Pickups are at the Winchendon farm or a drop point in Marlboro.
"We give people their moneys worth and more," Don says proudly.
The concept allows them to get around the fact that they are too small to interest
supermarkets and a bit too large to depend solely on restaurants, like Winchendons
Brass Pineapple, which use their produce. Getting paid up front also helps the cash flow.
"And its a good way to get in touch with people," Don adds, with an
enthusiasm that makes clear he means it. The couple also sells produce to drop-ins on
Saturdays.
At Many Hands farm in Barre, where about a quarter of the shareholders work the land,
Kittredge has seen a sense of community and real ownership emerge.
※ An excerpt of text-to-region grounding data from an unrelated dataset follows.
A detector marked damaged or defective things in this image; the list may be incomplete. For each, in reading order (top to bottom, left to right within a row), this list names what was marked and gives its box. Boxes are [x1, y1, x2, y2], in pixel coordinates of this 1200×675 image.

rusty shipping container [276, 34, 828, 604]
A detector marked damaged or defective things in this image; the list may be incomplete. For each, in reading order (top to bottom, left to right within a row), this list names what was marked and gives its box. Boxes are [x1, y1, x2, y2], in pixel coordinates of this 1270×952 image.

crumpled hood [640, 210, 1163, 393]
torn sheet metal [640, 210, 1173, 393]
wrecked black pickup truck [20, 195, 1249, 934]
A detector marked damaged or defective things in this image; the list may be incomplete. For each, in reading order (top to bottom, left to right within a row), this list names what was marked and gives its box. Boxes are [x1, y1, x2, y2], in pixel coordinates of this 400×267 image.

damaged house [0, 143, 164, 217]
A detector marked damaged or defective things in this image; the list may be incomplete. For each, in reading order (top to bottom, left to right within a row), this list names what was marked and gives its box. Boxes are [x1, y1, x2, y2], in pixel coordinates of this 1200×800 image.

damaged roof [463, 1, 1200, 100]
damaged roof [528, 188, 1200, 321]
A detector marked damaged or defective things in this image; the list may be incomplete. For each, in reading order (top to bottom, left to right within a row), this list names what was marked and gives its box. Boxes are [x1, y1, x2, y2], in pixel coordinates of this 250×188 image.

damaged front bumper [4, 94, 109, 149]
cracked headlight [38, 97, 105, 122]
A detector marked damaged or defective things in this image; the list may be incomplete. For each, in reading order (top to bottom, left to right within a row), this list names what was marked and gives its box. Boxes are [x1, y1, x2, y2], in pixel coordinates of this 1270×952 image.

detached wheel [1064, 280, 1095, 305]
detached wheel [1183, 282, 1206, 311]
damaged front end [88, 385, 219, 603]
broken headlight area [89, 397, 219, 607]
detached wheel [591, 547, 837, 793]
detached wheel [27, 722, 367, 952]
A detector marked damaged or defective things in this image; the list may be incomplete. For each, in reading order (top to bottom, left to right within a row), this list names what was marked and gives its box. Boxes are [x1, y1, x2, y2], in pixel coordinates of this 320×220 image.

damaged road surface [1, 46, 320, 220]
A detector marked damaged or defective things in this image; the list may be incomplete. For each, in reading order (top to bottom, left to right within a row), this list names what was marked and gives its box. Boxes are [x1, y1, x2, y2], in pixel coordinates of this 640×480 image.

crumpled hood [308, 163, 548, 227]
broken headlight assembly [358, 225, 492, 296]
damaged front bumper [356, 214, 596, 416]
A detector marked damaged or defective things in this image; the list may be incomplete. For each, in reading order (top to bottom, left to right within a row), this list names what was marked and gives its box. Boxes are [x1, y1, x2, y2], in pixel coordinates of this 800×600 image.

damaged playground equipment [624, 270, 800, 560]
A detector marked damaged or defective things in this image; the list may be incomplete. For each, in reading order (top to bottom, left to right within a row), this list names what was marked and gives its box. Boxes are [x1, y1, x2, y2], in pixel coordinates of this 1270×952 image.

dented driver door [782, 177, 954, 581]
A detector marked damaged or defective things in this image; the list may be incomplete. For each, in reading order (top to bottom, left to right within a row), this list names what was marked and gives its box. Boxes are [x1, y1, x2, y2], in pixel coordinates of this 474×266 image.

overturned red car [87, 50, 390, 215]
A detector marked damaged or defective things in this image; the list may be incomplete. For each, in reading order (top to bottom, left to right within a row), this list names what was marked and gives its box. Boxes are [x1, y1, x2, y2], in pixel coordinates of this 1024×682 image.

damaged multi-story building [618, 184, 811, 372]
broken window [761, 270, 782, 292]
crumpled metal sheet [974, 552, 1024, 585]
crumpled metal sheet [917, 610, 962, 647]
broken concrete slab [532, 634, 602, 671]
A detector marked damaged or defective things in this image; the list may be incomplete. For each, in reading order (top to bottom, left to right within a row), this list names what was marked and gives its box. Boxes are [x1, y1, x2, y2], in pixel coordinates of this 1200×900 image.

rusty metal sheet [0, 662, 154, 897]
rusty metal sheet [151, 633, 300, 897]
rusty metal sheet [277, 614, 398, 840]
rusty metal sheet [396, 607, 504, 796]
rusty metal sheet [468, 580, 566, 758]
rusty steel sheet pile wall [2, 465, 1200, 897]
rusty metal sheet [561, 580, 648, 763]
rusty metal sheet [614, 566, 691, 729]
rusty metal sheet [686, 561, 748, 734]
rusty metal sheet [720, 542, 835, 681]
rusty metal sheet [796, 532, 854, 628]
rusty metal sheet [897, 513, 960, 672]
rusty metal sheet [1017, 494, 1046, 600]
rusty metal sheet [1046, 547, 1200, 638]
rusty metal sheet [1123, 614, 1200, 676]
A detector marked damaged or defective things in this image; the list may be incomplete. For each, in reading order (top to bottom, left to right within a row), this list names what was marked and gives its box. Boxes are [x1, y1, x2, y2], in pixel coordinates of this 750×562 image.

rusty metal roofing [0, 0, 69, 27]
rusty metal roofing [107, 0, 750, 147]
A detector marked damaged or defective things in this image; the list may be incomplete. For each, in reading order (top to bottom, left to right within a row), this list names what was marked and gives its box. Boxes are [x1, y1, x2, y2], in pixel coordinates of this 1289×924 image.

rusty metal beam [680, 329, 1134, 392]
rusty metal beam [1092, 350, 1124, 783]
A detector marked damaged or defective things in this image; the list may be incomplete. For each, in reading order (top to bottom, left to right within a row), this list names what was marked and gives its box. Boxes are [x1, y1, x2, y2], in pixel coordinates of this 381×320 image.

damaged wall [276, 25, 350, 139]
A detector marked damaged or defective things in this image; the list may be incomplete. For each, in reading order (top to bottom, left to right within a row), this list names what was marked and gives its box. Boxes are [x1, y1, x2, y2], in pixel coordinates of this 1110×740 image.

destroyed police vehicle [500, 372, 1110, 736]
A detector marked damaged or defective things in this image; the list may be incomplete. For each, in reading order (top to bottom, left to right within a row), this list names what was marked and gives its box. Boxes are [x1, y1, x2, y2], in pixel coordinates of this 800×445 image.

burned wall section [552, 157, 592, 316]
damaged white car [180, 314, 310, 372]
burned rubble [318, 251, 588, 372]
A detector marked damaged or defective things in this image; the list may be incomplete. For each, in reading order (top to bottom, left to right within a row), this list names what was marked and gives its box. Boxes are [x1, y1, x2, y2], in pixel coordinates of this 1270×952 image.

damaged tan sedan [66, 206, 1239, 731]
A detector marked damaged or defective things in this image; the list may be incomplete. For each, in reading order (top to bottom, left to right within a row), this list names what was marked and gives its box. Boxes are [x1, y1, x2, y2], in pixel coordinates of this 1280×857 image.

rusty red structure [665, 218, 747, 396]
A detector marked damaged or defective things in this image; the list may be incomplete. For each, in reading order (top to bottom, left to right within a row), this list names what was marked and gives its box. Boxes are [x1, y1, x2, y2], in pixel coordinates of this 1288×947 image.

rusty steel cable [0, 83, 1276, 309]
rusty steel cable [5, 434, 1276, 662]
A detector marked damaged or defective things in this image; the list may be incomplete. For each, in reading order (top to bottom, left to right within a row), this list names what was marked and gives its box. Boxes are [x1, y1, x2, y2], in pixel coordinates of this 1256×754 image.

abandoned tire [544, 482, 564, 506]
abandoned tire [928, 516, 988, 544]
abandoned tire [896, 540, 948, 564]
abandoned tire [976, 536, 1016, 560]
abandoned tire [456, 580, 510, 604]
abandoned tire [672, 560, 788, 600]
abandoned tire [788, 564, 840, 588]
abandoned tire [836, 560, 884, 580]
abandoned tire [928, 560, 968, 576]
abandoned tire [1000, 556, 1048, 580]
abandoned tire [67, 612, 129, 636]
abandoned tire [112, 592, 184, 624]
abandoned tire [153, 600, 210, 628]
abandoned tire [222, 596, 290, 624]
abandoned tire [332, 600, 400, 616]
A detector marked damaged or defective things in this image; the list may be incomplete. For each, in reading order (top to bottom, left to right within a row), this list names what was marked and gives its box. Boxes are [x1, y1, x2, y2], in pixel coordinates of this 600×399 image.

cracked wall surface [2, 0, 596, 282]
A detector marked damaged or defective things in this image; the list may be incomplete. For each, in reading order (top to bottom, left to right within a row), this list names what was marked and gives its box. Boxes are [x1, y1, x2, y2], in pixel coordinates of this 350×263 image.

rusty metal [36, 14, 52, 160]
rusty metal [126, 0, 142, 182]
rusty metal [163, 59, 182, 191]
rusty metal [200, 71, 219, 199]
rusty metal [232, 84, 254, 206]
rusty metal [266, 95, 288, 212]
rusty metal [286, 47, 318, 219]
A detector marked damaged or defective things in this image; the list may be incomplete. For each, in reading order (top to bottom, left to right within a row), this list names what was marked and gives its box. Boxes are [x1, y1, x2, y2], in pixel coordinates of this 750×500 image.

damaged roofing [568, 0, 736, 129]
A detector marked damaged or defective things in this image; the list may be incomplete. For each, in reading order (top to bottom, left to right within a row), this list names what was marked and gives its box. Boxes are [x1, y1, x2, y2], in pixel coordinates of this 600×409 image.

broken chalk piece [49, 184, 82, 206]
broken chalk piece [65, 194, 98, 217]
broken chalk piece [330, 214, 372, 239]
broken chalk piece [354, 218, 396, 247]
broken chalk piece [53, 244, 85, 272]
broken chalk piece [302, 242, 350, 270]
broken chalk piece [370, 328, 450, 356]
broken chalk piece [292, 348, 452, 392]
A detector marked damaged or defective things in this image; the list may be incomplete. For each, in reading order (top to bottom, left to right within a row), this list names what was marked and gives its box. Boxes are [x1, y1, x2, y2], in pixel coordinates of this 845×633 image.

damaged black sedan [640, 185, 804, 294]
"Some people just treat it as a bother, but others come out and work on weekends
even through they have paid, bonding with others working the fields," he says.
For others, the idea of getting closer to nature quickly loses some of its charm.
"Most Americans are not used to their produce coming in fresh, when you get home
with several shopping bags of fresh produce it involves a certain amount of preparation
and work," says Kittredge. "Some people who enthuse in the beginning, find they
just cant deal with it taking that much time preparing food."